Did anyone else happen to see a large meteor streaking across the southern sky at approximately 5:45 pm (November 15, 2017)? The meteor appeared to be somewhat disc shaped, and was traveling in a south to southeast direction. Also, it was about 22 degrees above the horizon, and appeared to be gradually descending as it moved forward. I was able to observe its for about three to four seconds before it eventually broke up into three pieces and then dipped out of sight. Its impossible to say how big it was, but it appeared to be large enough to have a distinct round shape to it. I expected there to be a loud sonic boom, but I didn't hear anything. I don't believe in UFOs, so I'm gonna assume that it was just a big rock of some sort.


----------



## Gary D (Oct 28, 2013)

Not just little rocketman testing whist Trump is in the area.


----------



## Maxx62 (Dec 31, 2013)

Gary D said:


> Not just little rocketman testing whist Trump is in the area.


Hmm...Could be.


----------



## Stevesolar (Dec 21, 2012)

Hi,
That was probably a satellite re-entering the Earths atmosphere and breaking up.
There was one over Dubai in October.
No, it wasn't a meteor! Russian spacecraft breaks up over UAE sky | GulfNews.com

Cheers
Steve


----------



## fmartin_gila (May 15, 2011)

Read an article maybe 2 or 3 weeks ago that there was a Chinese older satellite which was starting to vary from its orbit and would come down in the near future. Could have been it burning & breaking up on reentry.

Fred


----------



## Maxx62 (Dec 31, 2013)

fmartin_gila said:


> Read an article maybe 2 or 3 weeks ago that there was a Chinese older satellite which was starting to vary from its orbit and would come down in the near future. Could have been it burning & breaking up on reentry.
> 
> Fred


Given the fact that there was no sonic boom, I'm guessing that a falling satellite is the most likely explanation. I was kinda hoping that someone else may have seen it, because it really was a spectacular sight. 
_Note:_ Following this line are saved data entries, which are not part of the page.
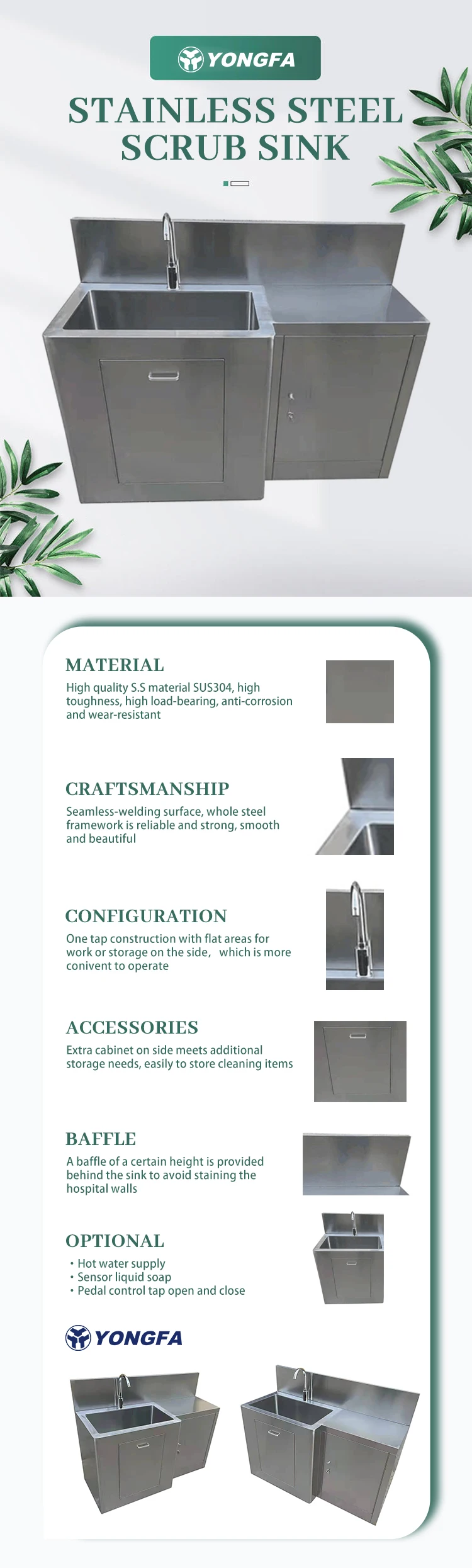 YONGFA

STAINLESS STEEL SCRUB SINK

MATERIAL
High quality S.S material SUS304, high toughness, high load-bearing, anti-corrosion and wear-resistant

CRAFTSMANSHIP
Seamless-welding surface, whole steel framework is reliable and strong, smooth and beautiful

CONFIGURATION
One tap construction with flat areas for work or storage on the side, which is more conivent to operate

ACCESSORIES
Extra cabinet on side meets additional storage needs, easily to store cleaning items

BAFFLE
A baffle of a certain height is provided behind the sink to avoid staining the hospital walls

OPTIONAL
• Hot water supply
• Sensor liquid soap
• Pedal control tap open and close

YONGFA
One night back in 2012, my wife and I were driving on Highway 4, just a few miles northeast of San Francisco, when suddenly there was a bright green flash way up in the sky followed by an explosion sound that was so loud, that for the first few minutes I was worried that someone may have set off a baby nuke. A few minutes later they did a news break on the radio to announce that a meteorite had just broken up over the North Bay Area a few miles from our location. I think that we were about 25 - 30 miles from where the meteorite broke up, but the sound was so absolutely loud that the interior of my car actually reverberated from the pressure wave. (People actually slowed down on the freeway.)

The meteoroid I saw last night was a lot bigger than the one that I observed back in 2012, and when I saw that disk shape moving across the sky I said to myself, that is going to make a very very very big boom, but then nothing.


----------